Milhoan cites a new study touted by the American Heart Association demonstrating that the spike protein is cardio-toxic. “This has been clear clinically, and now the cellular mechanism has been identified. No one should be given a cardio-toxic therapeutic for the SarsCov-2 infection. Even more, we should not be asking the body to be making the cardio-toxic protein via DNA or mRNA injectable products.”
The public has been convinced to credulously believe a dastardly lie that somehow there is a substantial risk of myocarditis from natural infection, even more so than from the vaccine. Let’s put aside the fact that these shots do not work to stop such infection anyway. The data simply does not bear this out. A Danish study of 74,611 children found 0 diagnosed with myocarditis in the two months following a COVID infection, compared to a 1/2,700 rate in adolescent boys following two doses of Pfizer. Now, obviously, this study only measured diagnosed cases, not nearly as thorough a physical workup as conducted by the smaller Thai study, but it clearly shows that in an apples-to-apples comparison, the risk for myocarditis from the shots is exponentially higher than the risk from the virus.
In fact, it’s not clear altogether that there is a risk of myocarditis from the virus above the background rate at all for those who don’t suffer critical illness, which is nearly every teenager.

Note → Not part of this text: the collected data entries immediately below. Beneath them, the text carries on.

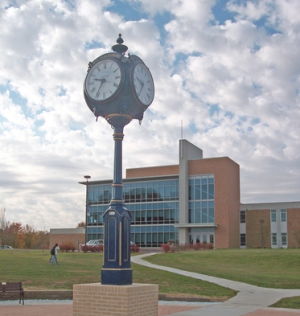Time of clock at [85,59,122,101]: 9:35
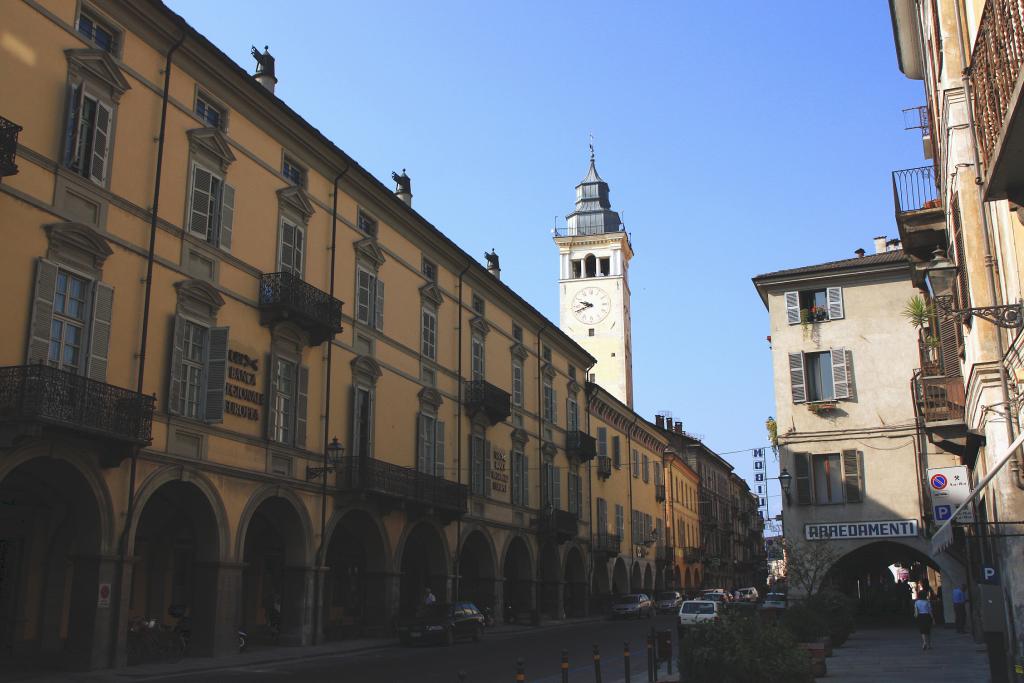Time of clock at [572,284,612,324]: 9:41
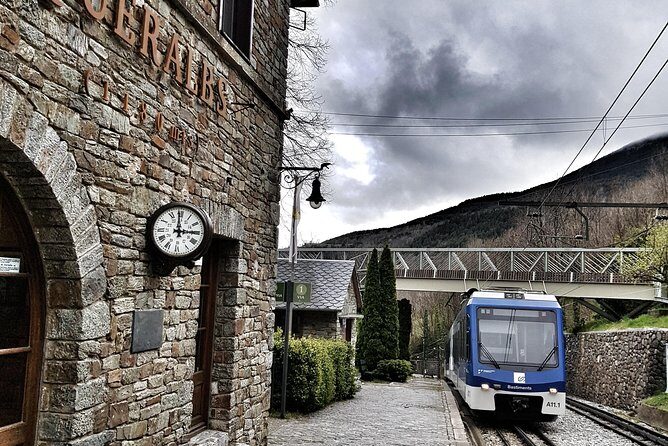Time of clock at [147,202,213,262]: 2:59
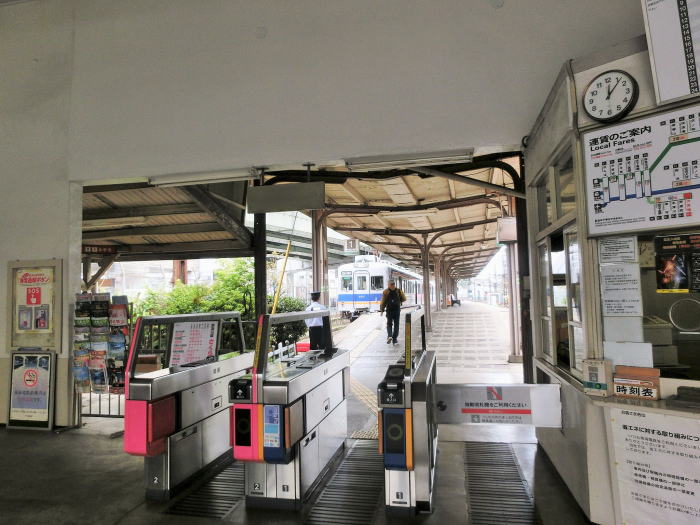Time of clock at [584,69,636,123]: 12:06
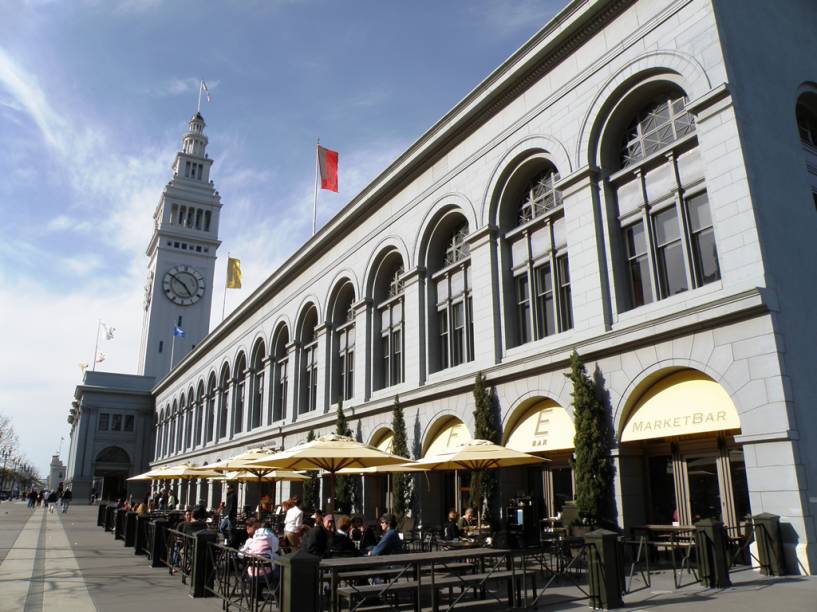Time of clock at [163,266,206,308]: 4:50
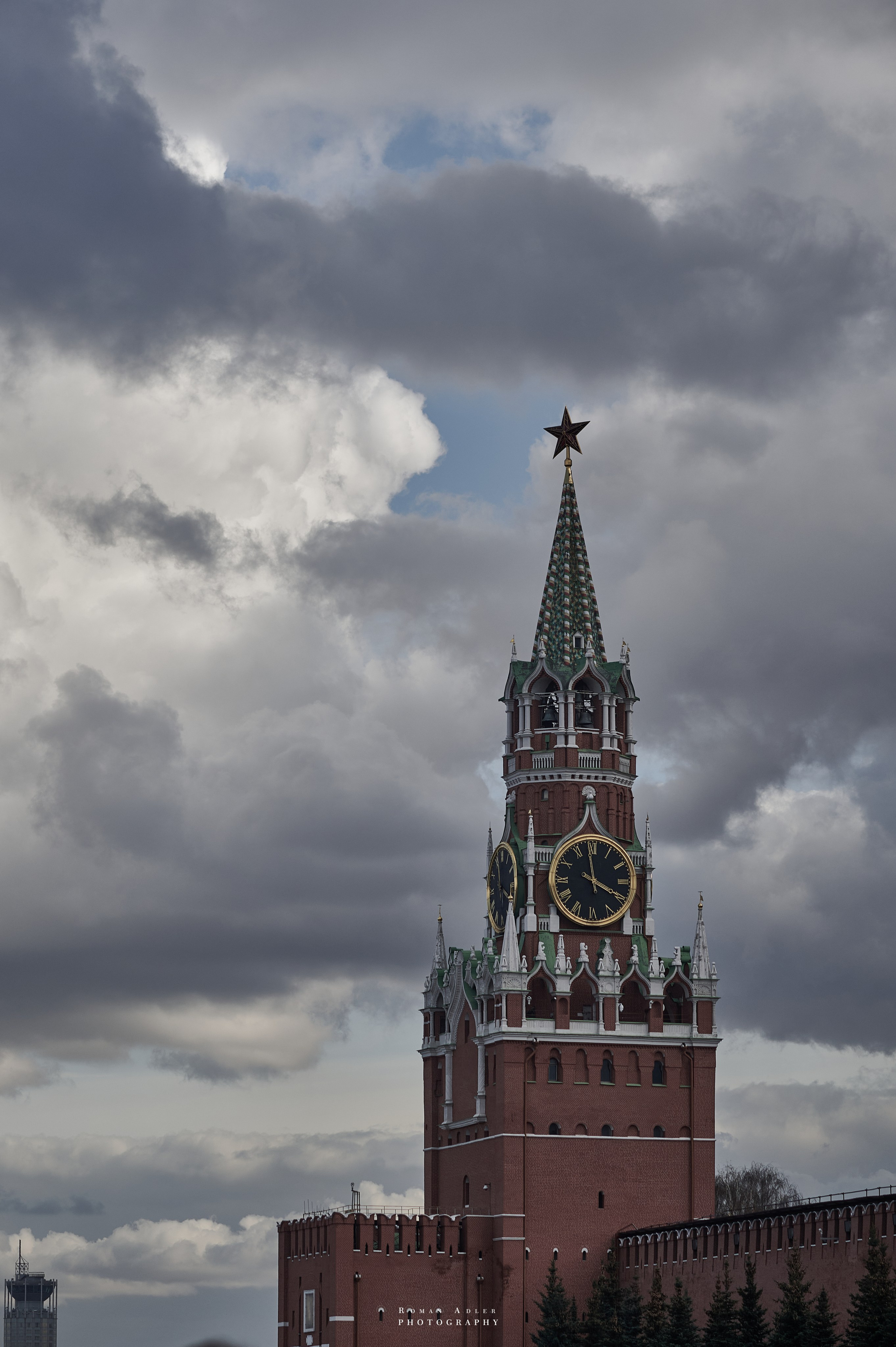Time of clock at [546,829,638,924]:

A recent Israeli retrospective cohort study of 197,000 patients within the Israeli Clalit Health Services Organization concluded based on the incidence of myocarditis and pericarditis in the system from March 2020 to January 2021 (pre-vaccine COVID era) that the incidence of myocarditis and pericarditis in COVID-infected patients was not increased relative to uninfected, matched controls.
“There is not yet definitive EMB/autopsy proof that SARS-CoV-2 causes direct cardiomyocyte damage in association with histological myocarditis,” wrote the Israeli researchers in the Journal of Clinical Medicine. “Post COVID-19 infection was not associated with either myocarditis (aHR 1.08; 95% CI 0.45 to 2.56) or pericarditis (aHR 0.53; 95% CI 0.25 to 1.13). We did not observe an increased incidence of neither pericarditis nor myocarditis in adult patients recovering from COVID-19 infection.”